SET TASKS —
A - In the LUN sizing thread below, how would you rewrite the paragraph beginning "This is a NetApp using iSCSI" as a short list that keeps its main facts?
B - According to the LUN sizing thread below, why wouldn't the poster kdh use LUNs larger than 2tb?
C - Do these statements agree with the LUN sizing thread below? For each, answer yes or no and quote the deciding words.
(i) The original setup has a single 30 TB aggregate of tier 1 storage.
(ii) One reply describes an environment with 50 VMs.
(iii) One reply says a 2tb LUN has different SCSI queuing characteristics from a 4 tb LUN.

SELECTED EXTRACT —
===
Recommended LUN Size for VMware / NetApp

KapsZ28 · Jan 28, 2015

This is a NetApp using iSCSI with 10 Gb networking. We have a single aggregate that is 30 TB of tier 1 storage. Is there any reason to carve it up so that we have a cluster of smaller LUNs like 2-4 TB? Being that they all going to the same controller and there is 20 Gbps of bandwidth dedicate for storage per controller, I don't think we will gain anything in performance from having multiple LUNs. I would rather have say a 12 TB LUN for a couple of reason. One, getting more out of deduplication. And two, some of our VMs are provisioned with 6 TB of storage. It isn't all used, but obviously it exceeds the size of a smaller LUN and I would rather not separate the VMDK's on to different datastores when we have more than enough capacity.

Just kind of wondering what the recommendations are these days now that the limits have increased so much.

lopoetve · Jan 28, 2015

Contention can be an issue with ATS locks on large luns, as well as heartbeat regions and the hostd buffer. All depends on the workloads, to be honest.

Sp33dFr33k · Jan 28, 2015

I would prefer to have the spindles separated into multiple LUNS to spread the work load across the physical disks. That's just how I've always done it and maybe it's not the best way. In our environment with 30 VM's, I would think it would be better to have the physical disks split up across multiple LUNS than having all VMs accessing the same physical drives all the time.

KapsZ28 · Jan 28, 2015

Makes sense. Any recommendations on size? Is 4tb LUNs too big?

peanuthead · Jan 28, 2015

We have done 2tb luns iirc.

kdh · Jan 30, 2015

I wouldn't do larger then 2tb luns. Remember, a 2tb lun has the same exact scsi queuing characteristics as a 4 tb lun or a 512 gig lun.

With that said, if you have 1 host make 10 requests to single 4tb lun you might not notice much of a problem. If you have 30 hosts make 10 requests to a single 4tb lun, you will have queue issue.
===
DATA RECORDS —
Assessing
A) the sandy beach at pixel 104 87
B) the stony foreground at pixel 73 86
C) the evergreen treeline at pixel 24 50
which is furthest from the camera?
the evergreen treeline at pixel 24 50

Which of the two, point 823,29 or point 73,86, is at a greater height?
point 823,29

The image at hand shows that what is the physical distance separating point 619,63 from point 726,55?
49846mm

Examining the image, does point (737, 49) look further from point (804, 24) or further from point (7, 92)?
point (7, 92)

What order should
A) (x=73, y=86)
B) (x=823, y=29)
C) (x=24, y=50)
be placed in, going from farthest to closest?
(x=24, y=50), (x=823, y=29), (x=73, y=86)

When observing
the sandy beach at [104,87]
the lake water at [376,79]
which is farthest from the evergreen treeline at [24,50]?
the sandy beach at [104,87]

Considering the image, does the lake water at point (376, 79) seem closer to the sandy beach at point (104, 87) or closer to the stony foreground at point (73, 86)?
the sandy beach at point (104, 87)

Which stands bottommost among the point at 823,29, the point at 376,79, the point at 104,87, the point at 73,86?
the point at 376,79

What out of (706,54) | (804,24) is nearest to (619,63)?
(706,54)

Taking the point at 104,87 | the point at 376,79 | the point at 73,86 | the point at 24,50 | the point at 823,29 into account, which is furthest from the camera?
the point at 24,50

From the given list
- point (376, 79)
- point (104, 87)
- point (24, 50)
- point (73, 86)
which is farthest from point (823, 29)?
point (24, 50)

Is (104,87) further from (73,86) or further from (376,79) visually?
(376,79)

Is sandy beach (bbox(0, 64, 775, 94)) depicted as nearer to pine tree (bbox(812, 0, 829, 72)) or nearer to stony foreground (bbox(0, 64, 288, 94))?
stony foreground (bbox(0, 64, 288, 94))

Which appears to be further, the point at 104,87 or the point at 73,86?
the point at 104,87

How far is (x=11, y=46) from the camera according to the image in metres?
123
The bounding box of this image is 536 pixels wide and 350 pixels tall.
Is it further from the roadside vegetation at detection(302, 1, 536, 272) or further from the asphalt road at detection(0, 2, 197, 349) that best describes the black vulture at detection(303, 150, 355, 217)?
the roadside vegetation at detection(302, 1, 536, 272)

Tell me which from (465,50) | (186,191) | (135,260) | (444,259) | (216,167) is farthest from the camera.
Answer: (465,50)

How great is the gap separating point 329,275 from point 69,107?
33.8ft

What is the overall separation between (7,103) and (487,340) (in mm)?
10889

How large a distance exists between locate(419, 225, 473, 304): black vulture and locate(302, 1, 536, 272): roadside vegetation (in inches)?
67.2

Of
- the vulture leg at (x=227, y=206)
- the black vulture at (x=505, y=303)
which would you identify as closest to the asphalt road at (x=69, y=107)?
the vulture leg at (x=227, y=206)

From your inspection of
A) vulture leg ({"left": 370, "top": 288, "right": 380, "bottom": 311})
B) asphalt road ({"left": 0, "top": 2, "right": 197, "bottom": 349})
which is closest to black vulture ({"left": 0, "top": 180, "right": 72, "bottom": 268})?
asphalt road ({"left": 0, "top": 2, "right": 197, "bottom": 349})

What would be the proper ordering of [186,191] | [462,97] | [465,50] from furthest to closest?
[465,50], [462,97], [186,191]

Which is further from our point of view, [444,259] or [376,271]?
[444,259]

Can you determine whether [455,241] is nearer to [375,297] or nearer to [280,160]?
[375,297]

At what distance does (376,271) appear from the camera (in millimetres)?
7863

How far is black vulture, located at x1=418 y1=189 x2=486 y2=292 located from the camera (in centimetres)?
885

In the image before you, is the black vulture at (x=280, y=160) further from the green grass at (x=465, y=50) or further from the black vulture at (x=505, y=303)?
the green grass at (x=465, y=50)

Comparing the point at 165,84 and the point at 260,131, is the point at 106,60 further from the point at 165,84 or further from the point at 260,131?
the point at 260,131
===
RESULTS IN ORDER —
A -
- The setup is a NetApp using iSCSI with 10 Gb networking and a single 30 TB aggregate of tier 1 storage.
- The question is whether to split it into smaller LUNs of about 2-4 TB.
- All LUNs would go to the same controller, which has 20 Gbps of storage bandwidth, so multiple LUNs are not expected to improve performance.
- A single LUN of about 12 TB is preferred for two reasons:
  - more gain from deduplication
  - some VMs are provisioned with 6 TB of storage, which exceeds a smaller LUN, and splitting their VMDKs across datastores is undesirable.

B - A 2tb LUN has the same SCSI queuing characteristics as a 4 tb or 512 gig LUN. One host sending 10 requests to a single 4tb LUN may cause little trouble, but 30 hosts each sending 10 requests to that one LUN will cause queue issues.

C -
(i) Yes: "We have a single aggregate that is 30 TB of tier 1 storage."
(ii) No: "In our environment with 30 VM's"
(iii) No: "a 2tb lun has the same exact scsi queuing characteristics as a 4 tb lun or a 512 gig lun."